(Selected text):
** begin **

More About FINRA
Who We Serve
FINRA serves every U.S. investor—from newlyweds planning to buy a home, parents saving for a child's college education to seniors depending on a secure retirement.
Every one of the 53 million American investing households FINRA serves has unique needs, but all rely on one thing: fair financial markets. That is why FINRA works every day to ensure investors receive the basic protections they deserve.
Every investor deserves fundamental protections when investing in the stock market. Whether Americans are investing in a 401(k) or other thrift, savings or employee benefit plan, or in a mutual fund, ETF or variable annuity, FINRA works every day to ensure that:
- anyone who sells a securities product has been officially tested, qualified and licensed
- every securities product advertisement used is truthful, and not misleading
- any securities product promoted or sold to an investor is suitable for that investor's needs
- investors receive complete disclosure about the investment product before purchase
What We Do
FINRA touches virtually every aspect of the securities business—from registering and educating industry participants to examining securities firms; writing rules; enforcing those rules and the federal securities laws; informing and educating the investing public; providing trade reporting and other industry utilities; and administering the largest dispute resolution forum for investors and registered firms.

** end **

(Data provided):

** begin **

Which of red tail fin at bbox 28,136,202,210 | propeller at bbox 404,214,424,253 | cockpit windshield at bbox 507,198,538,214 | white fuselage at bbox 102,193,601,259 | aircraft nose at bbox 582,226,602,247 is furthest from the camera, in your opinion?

** end **

(What to work on):
a - Translate this sentence from the text about FINRA into Spanish: "Every investor deserves fundamental protections when investing in the stock market."
b - Answer these questions from the text about FINRA, one per line:
(i) How many American investing households does FINRA serve?
(ii) According to FINRA's aims, what two qualities must every securities product advertisement have?
(iii) What dispute resolution forum does FINRA administer?
c - Transcribe everything in the text about FINRA from "More About FINRA" down to "a secure retirement.".

(Answers to each task):
a - Todo inversionista merece protecciones fundamentales al invertir en el mercado de valores.

b -
(i) 53 million
(ii) It must be truthful and not misleading.
(iii) The largest dispute resolution forum for investors and registered firms

c -
More About FINRA
Who We Serve
FINRA serves every U.S. investor—from newlyweds planning to buy a home, parents saving for a child's college education to seniors depending on a secure retirement.